Work required → Reproduce verbatim the portion of the hip hop podcast text below starting at "I’m your host" and ending at "speak to many.".

Study text →
By Cong Michael Le (aka INDOLESTIC)


I gotta hit em wit soliiquoys

Just to start off the show – hope you feelin me

I’m tryna broadcast my thoughts and enlighten

empower the youth so these cats could stop fighting

it’s so audible

open minds with the culture, we unstoppable

so if you sit back relax, listen up, maybe we go

(just understand) this start of my show



And you are tuned into YORK’s one and only hip hop podcast on campus and RHOZELAND MANIFESTO PRODUCTION: THIS IS HIP HOP.


I’d like to give a special thanks to one of the members in the group: ROO$EVELT for supplying me with all the dope instrumentals for the podcast.

I’m your host and fellow RHOZELAND SIGNATORY, DJ INDOLESTIC and you are now entering, THE MANIFESTO EXPERIENCE. We’ll be talking more about that later in the podcast.

And now with all that out of the way, today we are going to move on to the long awaited topic everyone has been waiting for.

The wait is over…

Today we are going to be talking about…


Today’s episode is about how the culture of hip hop can be a tool to empower the youth. It is beyond just music but simply an art form and way of expression which has been able to speak to many.  

I’m not here to tell you what to do with hip hop. That’s not my job. That’s on you. I’m here to spark the minds with what hip hop can accomplish. The rest is up to what you choose to do.

There are clearly negative connotations and roots which hip hop can bring. It’s evident with just some searches on the internet. But if we are able to focus on the potential in what good it can bring, why stop?

Nelson George talks about the environment of the Bronx during hip hop’s initial stages of growth in his book, Hip Hop America. He describes it as:

“Behind the decay and neglect of the place was a cauldron of vibrant, unnoticed, and quite visionary creativity born of its racial mix and its relative isolation. It was within its boundaries that the expressions we associate with hip hop- graffiti art, break dancing, MCing, and mixing – all have roots.”

I believe you can find a correlation between New York and Toronto. Toronto or the “6” as popularized by Drake is the biggest it’s ever been. All eyes are on Toronto as it has exploded into a hotpot MECCA by embedding a diversity of cultures together.

Mean Streets: Youth Crime and Homelessness, a book John Hagan elaborates on the ethnicity of Toronto, calling it:

“One of the most ethnically diverse cities in North America, and much of its prosperity has been fueled by immigration.”

If New York is considered a melting pot filled with diverse cultures, Toronto is clearly next in line especially with the rise of the internet and technology.  It’s the multicultural diversity which fuels hip hop expression as it expands as a culture.

Information shown →
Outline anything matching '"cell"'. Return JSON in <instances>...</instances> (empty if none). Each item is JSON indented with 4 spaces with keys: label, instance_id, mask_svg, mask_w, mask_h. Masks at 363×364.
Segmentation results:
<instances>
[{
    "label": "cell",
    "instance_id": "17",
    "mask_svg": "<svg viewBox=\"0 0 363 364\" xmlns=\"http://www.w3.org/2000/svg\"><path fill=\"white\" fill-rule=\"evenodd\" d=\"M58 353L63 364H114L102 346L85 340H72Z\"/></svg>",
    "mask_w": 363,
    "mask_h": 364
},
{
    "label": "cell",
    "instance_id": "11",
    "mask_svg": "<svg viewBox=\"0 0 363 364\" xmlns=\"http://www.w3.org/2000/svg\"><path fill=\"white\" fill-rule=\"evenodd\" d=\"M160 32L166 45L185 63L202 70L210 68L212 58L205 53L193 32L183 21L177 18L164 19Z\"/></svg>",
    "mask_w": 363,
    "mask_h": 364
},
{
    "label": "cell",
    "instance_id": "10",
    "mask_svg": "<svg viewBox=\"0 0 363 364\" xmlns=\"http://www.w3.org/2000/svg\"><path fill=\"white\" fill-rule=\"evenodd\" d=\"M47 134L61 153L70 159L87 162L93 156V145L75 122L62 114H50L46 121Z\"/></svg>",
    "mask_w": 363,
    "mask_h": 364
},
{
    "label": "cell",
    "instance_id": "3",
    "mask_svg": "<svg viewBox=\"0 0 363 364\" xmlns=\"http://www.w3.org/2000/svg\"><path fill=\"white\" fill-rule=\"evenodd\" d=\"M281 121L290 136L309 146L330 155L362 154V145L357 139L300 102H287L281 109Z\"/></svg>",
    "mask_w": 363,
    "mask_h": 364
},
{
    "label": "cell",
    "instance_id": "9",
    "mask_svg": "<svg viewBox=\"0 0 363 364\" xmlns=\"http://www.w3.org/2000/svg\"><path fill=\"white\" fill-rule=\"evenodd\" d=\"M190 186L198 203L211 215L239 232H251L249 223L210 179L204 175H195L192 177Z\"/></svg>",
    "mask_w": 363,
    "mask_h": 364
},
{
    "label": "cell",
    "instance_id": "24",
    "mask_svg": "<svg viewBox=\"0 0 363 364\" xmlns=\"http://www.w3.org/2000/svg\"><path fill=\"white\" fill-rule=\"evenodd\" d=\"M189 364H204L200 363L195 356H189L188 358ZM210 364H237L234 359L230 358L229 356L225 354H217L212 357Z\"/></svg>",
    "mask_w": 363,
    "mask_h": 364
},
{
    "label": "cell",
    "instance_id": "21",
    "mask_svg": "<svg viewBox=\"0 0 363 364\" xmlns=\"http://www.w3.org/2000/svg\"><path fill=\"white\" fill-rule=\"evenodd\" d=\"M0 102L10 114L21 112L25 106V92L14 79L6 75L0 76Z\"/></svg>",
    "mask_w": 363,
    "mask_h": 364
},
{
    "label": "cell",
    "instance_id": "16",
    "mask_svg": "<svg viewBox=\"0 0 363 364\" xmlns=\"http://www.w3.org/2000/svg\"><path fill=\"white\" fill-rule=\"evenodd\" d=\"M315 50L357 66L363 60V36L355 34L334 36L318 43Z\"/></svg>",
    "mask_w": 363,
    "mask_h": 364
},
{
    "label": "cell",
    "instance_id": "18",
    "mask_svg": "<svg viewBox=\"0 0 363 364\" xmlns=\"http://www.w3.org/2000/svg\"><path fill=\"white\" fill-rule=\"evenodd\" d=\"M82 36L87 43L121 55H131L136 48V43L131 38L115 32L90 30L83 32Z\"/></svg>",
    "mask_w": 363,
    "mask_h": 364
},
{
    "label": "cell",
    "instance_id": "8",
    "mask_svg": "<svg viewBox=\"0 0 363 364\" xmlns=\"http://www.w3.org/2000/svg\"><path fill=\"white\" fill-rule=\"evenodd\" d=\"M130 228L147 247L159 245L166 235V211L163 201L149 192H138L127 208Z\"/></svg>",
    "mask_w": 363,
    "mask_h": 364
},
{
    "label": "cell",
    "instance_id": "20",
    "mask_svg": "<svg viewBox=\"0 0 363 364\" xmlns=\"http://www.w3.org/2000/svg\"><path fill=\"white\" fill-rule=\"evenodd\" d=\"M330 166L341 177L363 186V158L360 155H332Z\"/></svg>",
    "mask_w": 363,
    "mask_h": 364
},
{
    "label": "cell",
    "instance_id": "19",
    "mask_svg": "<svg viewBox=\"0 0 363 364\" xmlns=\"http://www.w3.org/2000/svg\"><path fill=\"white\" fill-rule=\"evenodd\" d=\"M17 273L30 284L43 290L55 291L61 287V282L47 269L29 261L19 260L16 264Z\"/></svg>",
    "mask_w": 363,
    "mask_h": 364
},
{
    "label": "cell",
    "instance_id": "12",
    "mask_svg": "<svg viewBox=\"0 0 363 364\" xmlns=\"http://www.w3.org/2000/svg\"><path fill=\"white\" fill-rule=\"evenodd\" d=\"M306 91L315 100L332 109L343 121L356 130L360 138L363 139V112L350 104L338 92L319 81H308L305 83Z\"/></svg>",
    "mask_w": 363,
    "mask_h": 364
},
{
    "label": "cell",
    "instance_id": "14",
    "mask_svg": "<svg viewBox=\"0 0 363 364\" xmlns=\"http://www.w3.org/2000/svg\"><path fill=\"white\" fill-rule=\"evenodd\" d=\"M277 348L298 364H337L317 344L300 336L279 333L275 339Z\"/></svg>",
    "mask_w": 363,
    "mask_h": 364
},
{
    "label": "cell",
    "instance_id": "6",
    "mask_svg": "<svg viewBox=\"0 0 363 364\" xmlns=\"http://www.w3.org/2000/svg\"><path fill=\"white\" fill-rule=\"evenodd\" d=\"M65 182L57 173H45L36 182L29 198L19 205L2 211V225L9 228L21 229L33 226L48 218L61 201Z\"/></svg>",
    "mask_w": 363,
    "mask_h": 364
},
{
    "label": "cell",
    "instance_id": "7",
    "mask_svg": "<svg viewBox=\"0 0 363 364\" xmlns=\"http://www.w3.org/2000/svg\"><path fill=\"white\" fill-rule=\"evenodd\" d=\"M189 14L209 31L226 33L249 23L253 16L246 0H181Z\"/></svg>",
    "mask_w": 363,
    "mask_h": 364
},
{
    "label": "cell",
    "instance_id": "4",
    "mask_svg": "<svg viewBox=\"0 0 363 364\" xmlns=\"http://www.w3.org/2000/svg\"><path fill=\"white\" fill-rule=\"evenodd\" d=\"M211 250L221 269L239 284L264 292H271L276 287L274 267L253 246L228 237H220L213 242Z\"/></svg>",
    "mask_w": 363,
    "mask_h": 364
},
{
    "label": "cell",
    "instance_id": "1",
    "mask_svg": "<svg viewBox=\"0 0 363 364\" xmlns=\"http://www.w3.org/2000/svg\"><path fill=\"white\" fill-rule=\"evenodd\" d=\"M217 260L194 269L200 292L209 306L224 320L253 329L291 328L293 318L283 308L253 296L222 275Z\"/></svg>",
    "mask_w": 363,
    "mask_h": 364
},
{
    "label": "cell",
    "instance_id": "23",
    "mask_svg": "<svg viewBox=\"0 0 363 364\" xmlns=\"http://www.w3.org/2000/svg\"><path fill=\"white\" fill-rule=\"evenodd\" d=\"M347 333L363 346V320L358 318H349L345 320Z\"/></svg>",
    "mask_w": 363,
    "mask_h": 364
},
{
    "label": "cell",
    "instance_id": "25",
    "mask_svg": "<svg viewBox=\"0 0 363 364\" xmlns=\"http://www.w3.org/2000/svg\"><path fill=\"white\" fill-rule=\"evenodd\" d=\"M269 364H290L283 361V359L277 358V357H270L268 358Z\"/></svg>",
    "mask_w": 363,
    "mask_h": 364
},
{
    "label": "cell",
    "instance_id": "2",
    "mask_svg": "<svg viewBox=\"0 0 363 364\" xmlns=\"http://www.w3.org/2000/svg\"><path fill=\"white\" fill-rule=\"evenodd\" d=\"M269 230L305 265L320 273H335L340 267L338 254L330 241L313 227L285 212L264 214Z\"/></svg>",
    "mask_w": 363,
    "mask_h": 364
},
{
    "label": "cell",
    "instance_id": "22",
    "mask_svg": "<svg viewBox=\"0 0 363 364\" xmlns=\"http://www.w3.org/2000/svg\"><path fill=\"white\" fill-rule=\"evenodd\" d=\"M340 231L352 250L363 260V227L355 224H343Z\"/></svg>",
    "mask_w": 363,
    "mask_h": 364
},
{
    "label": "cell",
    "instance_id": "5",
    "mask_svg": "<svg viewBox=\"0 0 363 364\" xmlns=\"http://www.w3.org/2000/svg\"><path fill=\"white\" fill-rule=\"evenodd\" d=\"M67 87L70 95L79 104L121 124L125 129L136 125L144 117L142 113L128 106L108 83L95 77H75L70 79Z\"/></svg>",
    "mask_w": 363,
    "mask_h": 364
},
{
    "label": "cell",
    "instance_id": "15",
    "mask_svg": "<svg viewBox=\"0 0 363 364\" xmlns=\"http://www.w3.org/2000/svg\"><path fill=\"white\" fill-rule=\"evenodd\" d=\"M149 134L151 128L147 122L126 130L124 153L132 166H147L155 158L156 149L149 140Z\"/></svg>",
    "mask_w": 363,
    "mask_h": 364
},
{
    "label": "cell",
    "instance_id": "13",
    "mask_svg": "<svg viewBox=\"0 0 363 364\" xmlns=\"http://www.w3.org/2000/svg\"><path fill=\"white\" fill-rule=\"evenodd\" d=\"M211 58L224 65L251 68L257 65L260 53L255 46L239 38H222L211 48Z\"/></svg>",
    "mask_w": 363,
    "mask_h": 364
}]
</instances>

Response for this exercise →
I’m your host and fellow RHOZELAND SIGNATORY, DJ INDOLESTIC and you are now entering, THE MANIFESTO EXPERIENCE. We’ll be talking more about that later in the podcast.

And now with all that out of the way, today we are going to move on to the long awaited topic everyone has been waiting for.

The wait is over…

Today we are going to be talking about…


Today’s episode is about how the culture of hip hop can be a tool to empower the youth. It is beyond just music but simply an art form and way of expression which has been able to speak to many.